Personal information
- Date of birth: 18 September 2002 (age 23)
- Place of birth: London, England
- Height: 6 ft 1 in (1.85 m)
- Position: Winger

Team information
- Current team: Charlotte FC
- Number: 25

Youth career
- Norwich City
- Tottenham Hotspur
- Red Lodge FC
- Mundford FC
- Whitton United
- Felixstowe & Walton United
- Billericay Town
- Stowmarket Town
- Needham Market
- Histon

College career
- Years: Team / Apps / (Gls)
- 2021–2022: Tyler Apaches / 36 / (26)
- 2023: Loyola Marymount Lions / 20 / (7)

Senior career*
- Years: Team / Apps / (Gls)
- 2019: Haverhill Rovers / 19 / (12)
- 2019–2020: Saffron Walden Town / 8 / (1)
- 2020–2021: Felixstowe & Walton United / 2 / (0)
- 2024–: Charlotte FC / 29 / (0)
- 2024–: → Crown Legacy FC (loan) / 12 / (1)

= Tyger Smalls =

English footballer (born 2002)

Tyger Smalls (born 18 September 2002) is an English professional footballer who plays as a winger for Major League Soccer club Charlotte FC.

==Early life==
Smalls played youth football with Norwich City academy, later moving to the Tottenham Hotspur academy. Afterwards, he played with Red Lodge FC, Mundford FC, Whitton United, Felixstowe & Walton United, Billericay Town, Stowmarket Town Needham Market, and Histon. In 2020, he had a trial with the Arsenal U23 team.

==College career==
In 2021, Smalls began attending Tyler Junior College in the United States, where he played for the men's soccer team, where he spent two seasons. On 17 November 2021, he scored a double overtime winning goal to help them reach the knockout rounds of the NCJAA national tournament. In 2022, he was named to the United Soccer Coaches All-America Junior College Team and the NJCAA All-America Third Team.

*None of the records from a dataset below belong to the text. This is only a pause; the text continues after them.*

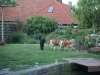 2010-06-05 Grillen Evern - 13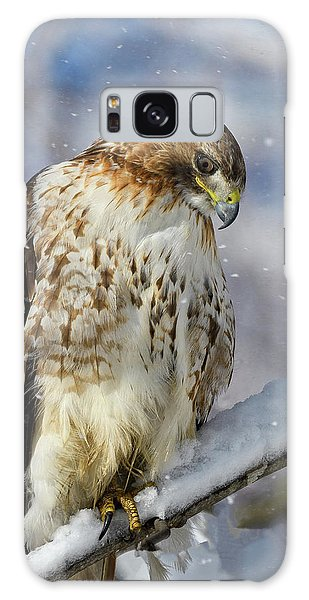 Red Tailed Hawk, Glamour Pose Galaxy Case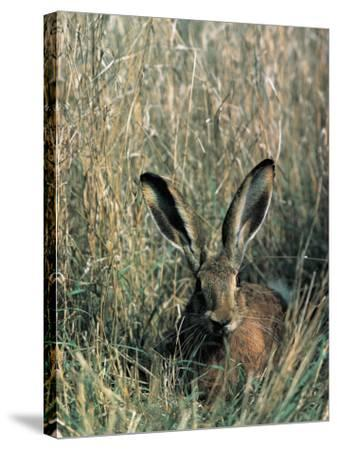 Close-Up of a Brown Hare in Tall Grass (Lepus Europaeus)--Stretched Canvas Print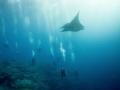 Manta comes to look at the divers - Socorro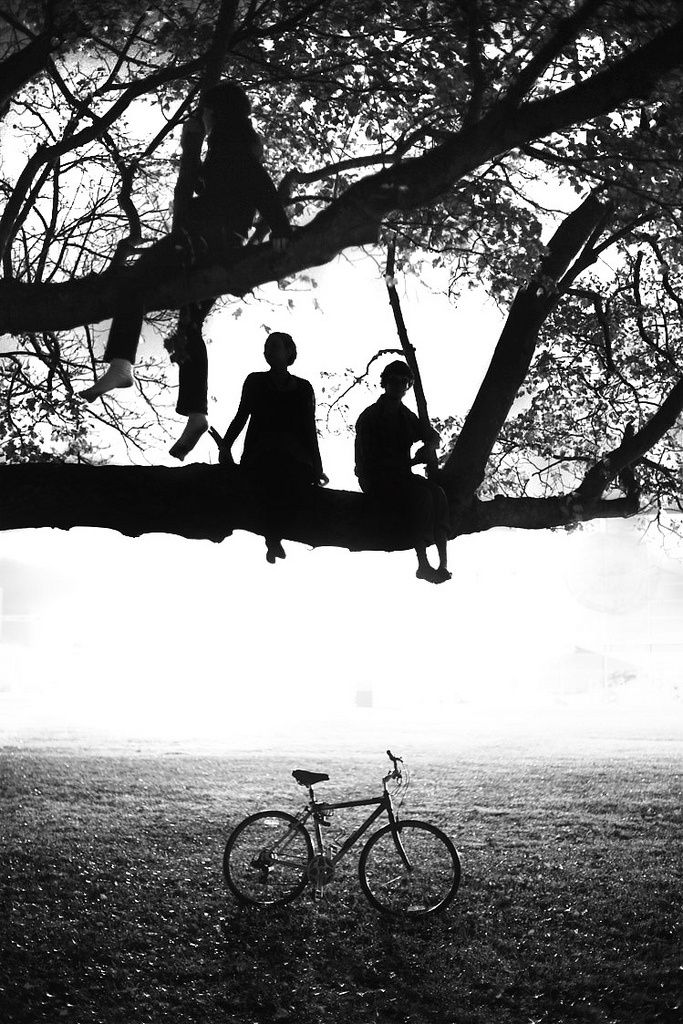 Benjamin Zank. Summer. Dream. Light. Play. Children. Tree. Claim. Branches. Life. Free. Feelings. True. Black & White. Great Photo. Grass. Bike. Action. Friends.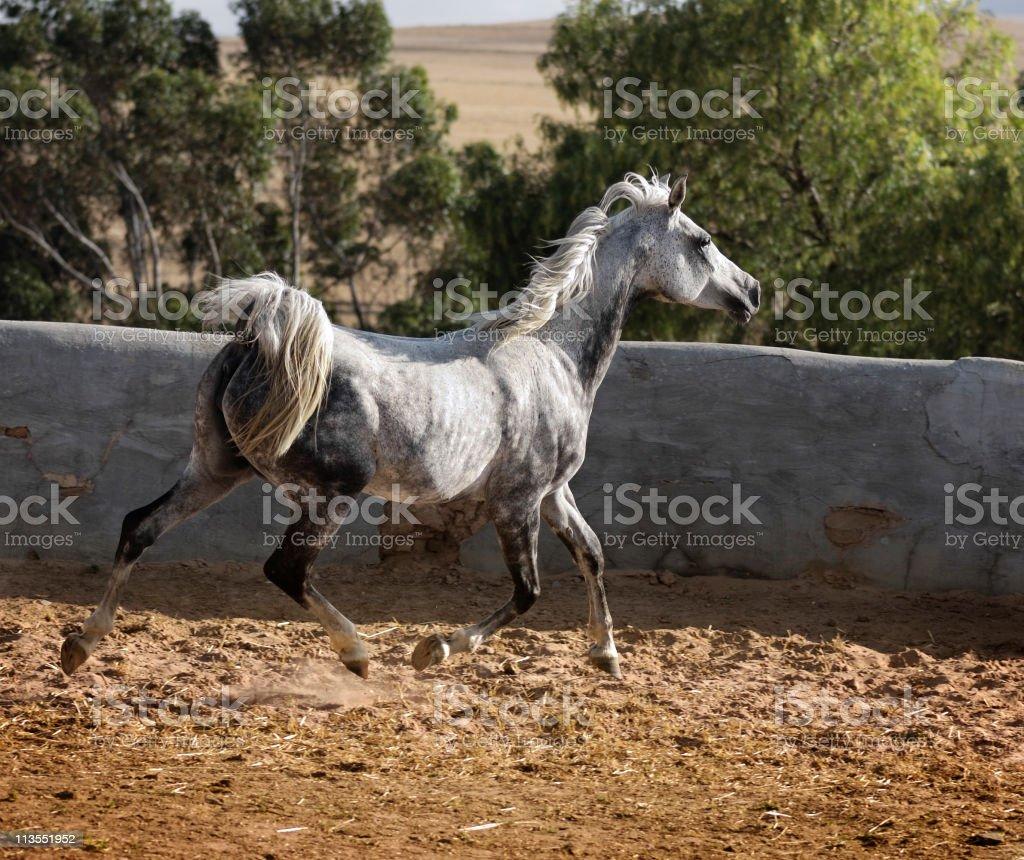 Grey Arabian trot stock photo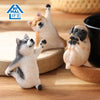 ANIMAL LIFE UNION CREATIVE Baby Yoga Dog (Box of 8 Blind Box)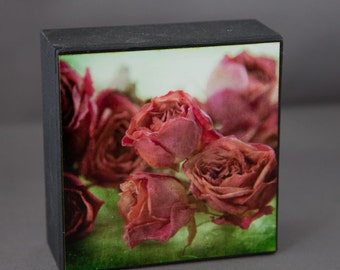 Red Green Roses Photograph on Wood Panel--Fading Roses--4x4 Fine Art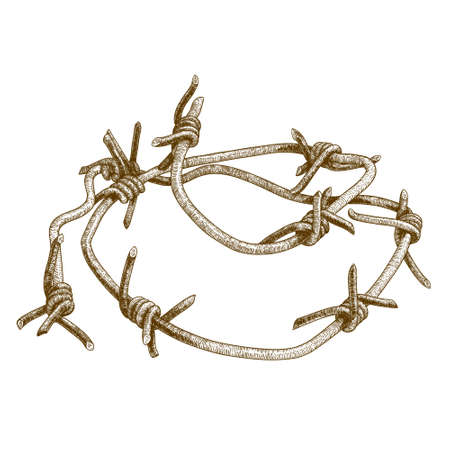 razor wire: Vector antique engraving illustration of barbed wire isolated on white background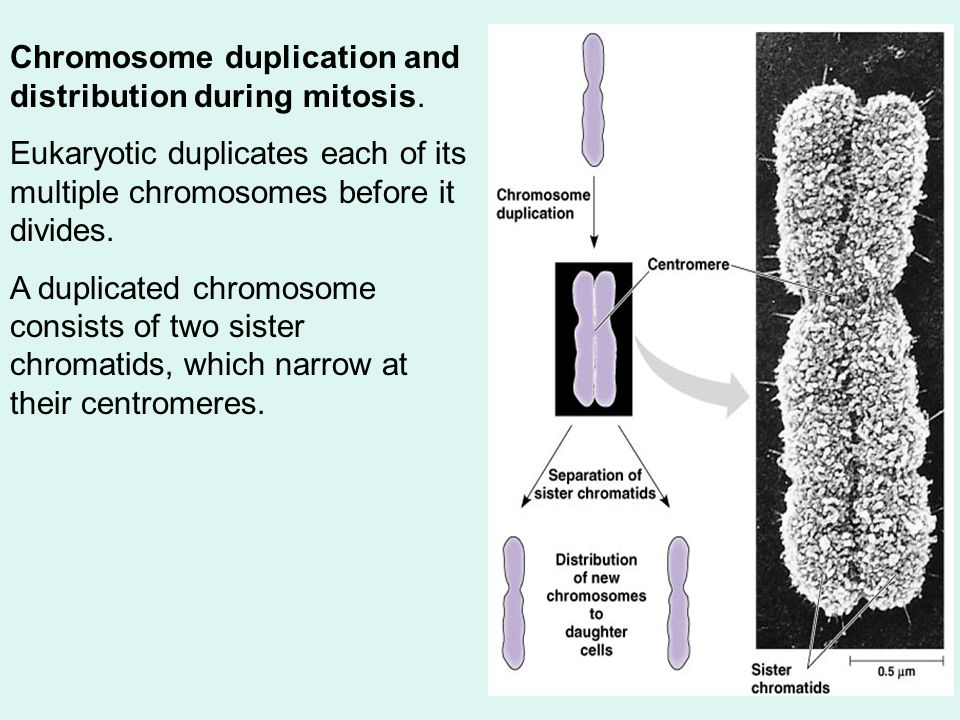 Chromosome duplication and distribution during mitosis.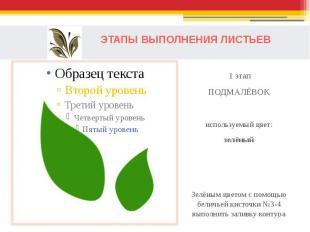 ЭТАПЫ ВЫПОЛНЕНИЯ ЛИСТЬЕВ 1 этапПОДМАЛЁВОКиспользуемый цвет:зелёныйЗелёным цветом
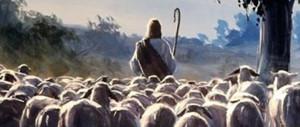 pecore-pastore-imm-ad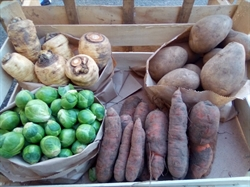 Picture of Small Christmas Veg Box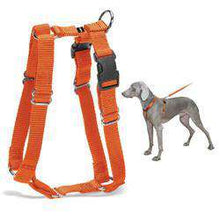 Petsafe Surefit Harness - Blaze (Petite)-DirtyFurClothing-DirtyFurClothing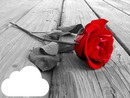 rosa roja con fondo oscuro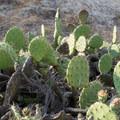 Coast prickly pear cactus (Opuntia littoralis).- Torrey Pines State Natural Reserve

In 2023, he transferred to Loyola Marymount University to play for the men's soccer team in the NCAA. On 2 September 2023, he scored a brace in a 2–2 draw with the California Baptist Lancers. On 17 November, he scored another brace in a victory over the UC Irvine Anteaters in the first round of the NCAA tournament. He scored the only goal in a 1–0 victory over the UCLA Bruins on 19 November to help Loyola reach the Sweet Sixteen for the first time in school history.

==Club career==
In August 2019, Smalls signed with the Haverhill Rovers in the Eastern Counties Premier. He made his debut for the club on 6 August 2019 in a league match against Godmanchester Rovers, followed by becoming the club's youngest ever player to play in an FA Cup match on 10 August against Colney Heath. He scored 15 goals in 24 matches for the club.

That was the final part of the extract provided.